À ce stade, le sujet consistait en quelques os très abimés, longilignes et ressemblant à du verre, le tout servant d’écrin à un corium de la taille d’une petite balle, et de la couleur, étrangement, du jaune d’oeuf cru. Le cœur du spécimen – car il s’agissait de cela – m’évoqua une boule de silice en fusion, une gemme sertie dans un bijou délicat. Comme toutes les choses dangereuses (il s’agissait d’un magma hautement radioactif, dont la température avoisinait les 3000°), il était fascinant à regarder.
— On en est sûrs ? murmurai-je à Tanikaze.
— Quasiment certains. L’analyse a identifié ce corium comme étant un organe super solénoïde. Seuls les organismes ultari en possèdent.
Exceptionnellement, le SVGARD avait levé les restrictions d’accès sur les données concernant les ældiens, à notre seul bénéfice. Tanikaze m’invita à les consulter dès que possible.
Je n’y appris pas grand-chose. Pour une exobiologiste de formation, le contenu apparaissait opaque et peu utilisable dans le cadre d’une démonstration empirique. Beaucoup de légendes issues du folklore vieux-terrien, de mythes. L’émotion, les ténèbres, la barbarie. L’étrange parfum glacé de l’Ancien Monde. Les informations étaient souvent contradictoires : on nous décrivait tantôt les ældiens comme des bêtes féroces et anthropophages, soumises aux instincts les plus primaires, tantôt comme des êtres d’un extrême raffinement, passeurs et gardiens d’une culture plusieurs centaines de fois millénaire.

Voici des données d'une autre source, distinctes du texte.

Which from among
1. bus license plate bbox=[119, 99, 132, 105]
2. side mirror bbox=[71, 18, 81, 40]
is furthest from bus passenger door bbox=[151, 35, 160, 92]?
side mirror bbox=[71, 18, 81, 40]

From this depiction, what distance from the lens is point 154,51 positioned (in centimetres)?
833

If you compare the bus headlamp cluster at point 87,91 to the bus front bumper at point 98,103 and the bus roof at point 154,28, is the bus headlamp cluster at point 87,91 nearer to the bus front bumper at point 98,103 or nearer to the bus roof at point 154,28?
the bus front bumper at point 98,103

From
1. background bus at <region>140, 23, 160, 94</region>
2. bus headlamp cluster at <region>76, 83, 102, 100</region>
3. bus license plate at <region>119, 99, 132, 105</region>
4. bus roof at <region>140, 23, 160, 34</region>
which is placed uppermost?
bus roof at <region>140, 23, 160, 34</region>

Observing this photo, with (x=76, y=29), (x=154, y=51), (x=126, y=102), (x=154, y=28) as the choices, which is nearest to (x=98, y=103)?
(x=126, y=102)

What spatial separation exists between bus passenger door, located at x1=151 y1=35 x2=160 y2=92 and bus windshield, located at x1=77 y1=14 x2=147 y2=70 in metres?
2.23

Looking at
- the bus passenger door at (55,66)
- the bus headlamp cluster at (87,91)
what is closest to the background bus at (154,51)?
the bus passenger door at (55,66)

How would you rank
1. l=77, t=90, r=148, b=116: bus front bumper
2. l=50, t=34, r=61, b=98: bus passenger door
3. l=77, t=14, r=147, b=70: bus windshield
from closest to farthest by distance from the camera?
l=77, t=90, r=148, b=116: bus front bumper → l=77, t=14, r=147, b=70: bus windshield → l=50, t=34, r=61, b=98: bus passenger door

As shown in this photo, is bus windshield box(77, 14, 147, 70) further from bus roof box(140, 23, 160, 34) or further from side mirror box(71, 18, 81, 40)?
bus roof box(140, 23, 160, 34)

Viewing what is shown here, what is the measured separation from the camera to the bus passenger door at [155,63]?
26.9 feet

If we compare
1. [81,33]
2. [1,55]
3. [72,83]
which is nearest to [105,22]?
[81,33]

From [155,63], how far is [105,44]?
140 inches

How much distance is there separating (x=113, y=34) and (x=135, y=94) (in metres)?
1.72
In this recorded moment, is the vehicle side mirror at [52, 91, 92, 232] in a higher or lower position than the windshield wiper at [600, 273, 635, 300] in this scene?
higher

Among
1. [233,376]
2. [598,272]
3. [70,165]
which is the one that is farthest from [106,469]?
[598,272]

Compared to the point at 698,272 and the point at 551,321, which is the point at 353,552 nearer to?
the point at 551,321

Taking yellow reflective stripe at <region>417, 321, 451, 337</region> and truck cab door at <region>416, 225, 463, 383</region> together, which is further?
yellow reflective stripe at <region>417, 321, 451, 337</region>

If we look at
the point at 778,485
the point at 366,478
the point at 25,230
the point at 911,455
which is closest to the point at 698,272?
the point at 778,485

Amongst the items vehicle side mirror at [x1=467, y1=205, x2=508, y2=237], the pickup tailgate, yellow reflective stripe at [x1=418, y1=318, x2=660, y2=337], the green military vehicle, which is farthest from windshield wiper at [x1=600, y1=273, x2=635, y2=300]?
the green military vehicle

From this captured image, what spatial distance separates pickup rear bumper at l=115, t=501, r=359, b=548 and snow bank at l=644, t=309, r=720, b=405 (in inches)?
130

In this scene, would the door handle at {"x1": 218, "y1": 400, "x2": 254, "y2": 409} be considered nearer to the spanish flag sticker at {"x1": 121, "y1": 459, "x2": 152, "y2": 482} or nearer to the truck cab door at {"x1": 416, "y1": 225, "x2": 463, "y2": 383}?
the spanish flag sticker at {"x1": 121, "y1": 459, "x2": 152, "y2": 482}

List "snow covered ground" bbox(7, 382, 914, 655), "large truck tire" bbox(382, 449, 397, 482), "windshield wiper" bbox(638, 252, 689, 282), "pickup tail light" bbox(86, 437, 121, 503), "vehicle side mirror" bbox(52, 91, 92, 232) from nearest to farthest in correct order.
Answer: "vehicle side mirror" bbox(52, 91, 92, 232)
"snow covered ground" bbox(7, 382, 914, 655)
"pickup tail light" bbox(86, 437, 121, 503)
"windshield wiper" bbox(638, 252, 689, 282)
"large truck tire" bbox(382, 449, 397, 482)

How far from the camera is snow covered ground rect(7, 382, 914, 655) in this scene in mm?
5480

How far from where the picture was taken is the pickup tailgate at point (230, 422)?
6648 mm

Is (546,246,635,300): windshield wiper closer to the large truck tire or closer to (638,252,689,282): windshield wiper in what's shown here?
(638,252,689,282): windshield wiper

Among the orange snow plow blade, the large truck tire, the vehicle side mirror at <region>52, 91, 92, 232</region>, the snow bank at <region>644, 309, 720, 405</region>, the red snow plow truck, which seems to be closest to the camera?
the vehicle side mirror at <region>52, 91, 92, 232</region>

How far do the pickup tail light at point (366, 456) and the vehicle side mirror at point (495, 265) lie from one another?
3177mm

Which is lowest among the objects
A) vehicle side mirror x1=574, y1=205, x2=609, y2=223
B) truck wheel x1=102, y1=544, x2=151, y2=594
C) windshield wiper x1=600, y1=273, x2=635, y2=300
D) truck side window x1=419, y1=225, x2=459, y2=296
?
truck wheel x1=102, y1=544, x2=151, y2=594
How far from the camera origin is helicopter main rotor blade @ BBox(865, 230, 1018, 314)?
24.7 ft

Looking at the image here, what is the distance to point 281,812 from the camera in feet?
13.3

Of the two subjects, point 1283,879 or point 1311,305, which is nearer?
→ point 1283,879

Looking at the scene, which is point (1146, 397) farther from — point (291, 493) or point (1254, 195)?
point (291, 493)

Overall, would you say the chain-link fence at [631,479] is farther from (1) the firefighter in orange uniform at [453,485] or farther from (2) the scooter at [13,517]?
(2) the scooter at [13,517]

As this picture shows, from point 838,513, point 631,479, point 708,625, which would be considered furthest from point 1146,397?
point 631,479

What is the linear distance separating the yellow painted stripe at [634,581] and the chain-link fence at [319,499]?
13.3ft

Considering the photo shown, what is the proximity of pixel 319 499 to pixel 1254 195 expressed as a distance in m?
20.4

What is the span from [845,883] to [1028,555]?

Cependant, il y avait un point sur lequel toutes ces sources s’accordaient : il s’agissait de créatures dangereuses, avec qui les interactions se révélaient souvent funestes. Leur implication dans la Guerre de Fondation, d’après les rares sources historiques fiables les mentionnant, ne disait pas autre chose. À la fin du conflit galactique, certains s’étaient payés directement sur le troupeau, en prélevant des équipages humains dans leur totalité. Des flottes entières disparurent corps et biens. La part de Baal-Moloch, ce terrible dieu carthaginois avide de sacrifices, pour reprendre les mots de l’amiral Ahmed Aden… Aucun de ces documents ne fournissait d'indications sur leur sort, mais en compilant d’autres sources, je pus aisément le deviner.
À l’époque, les ældiens passaient pour les derniers représentants d’une espèce jadis glorieuse, une race de maîtres tyranniques et cruels, qui avait, des centaines de milliers d’années durant, asservi la galaxie. Leurs immenses vaisseaux de guerre aux lignes acérées arpentaient déjà le ciel alors que l’humanité s’éveillait à la conscience de sa propre existence. Ils accompagnèrent nos premiers pas, comme un parent concerné, mais malveillant, qui regarde tituber l’enfant d’un autre d’un œil ironique. Puis, nos progrès et leur propre déclin aidant, on les oublia. Et ils disparurent. Lorsque l’Homme combattit les korridites, lors de son envol hors du système solaire, les individus féroces et assoiffés de tueries qu’il trouva pour l’aider n’étaient plus que les ultimes feux d’une espèce mourante. C’était il y a plus de dix mille ans. La dernière fois que les dieux intervenaient dans une guerre des hommes.
En dernier lieu, les archives faisaient mention d’autres dangers, plus insidieux. Mais à ceux-là, je ne fis pas attention. J’étais une scientifique : je ne croyais ni à la sorcellerie, ni à la sombre magie et au pouvoir de fascination que l’on prêtait à ces créatures.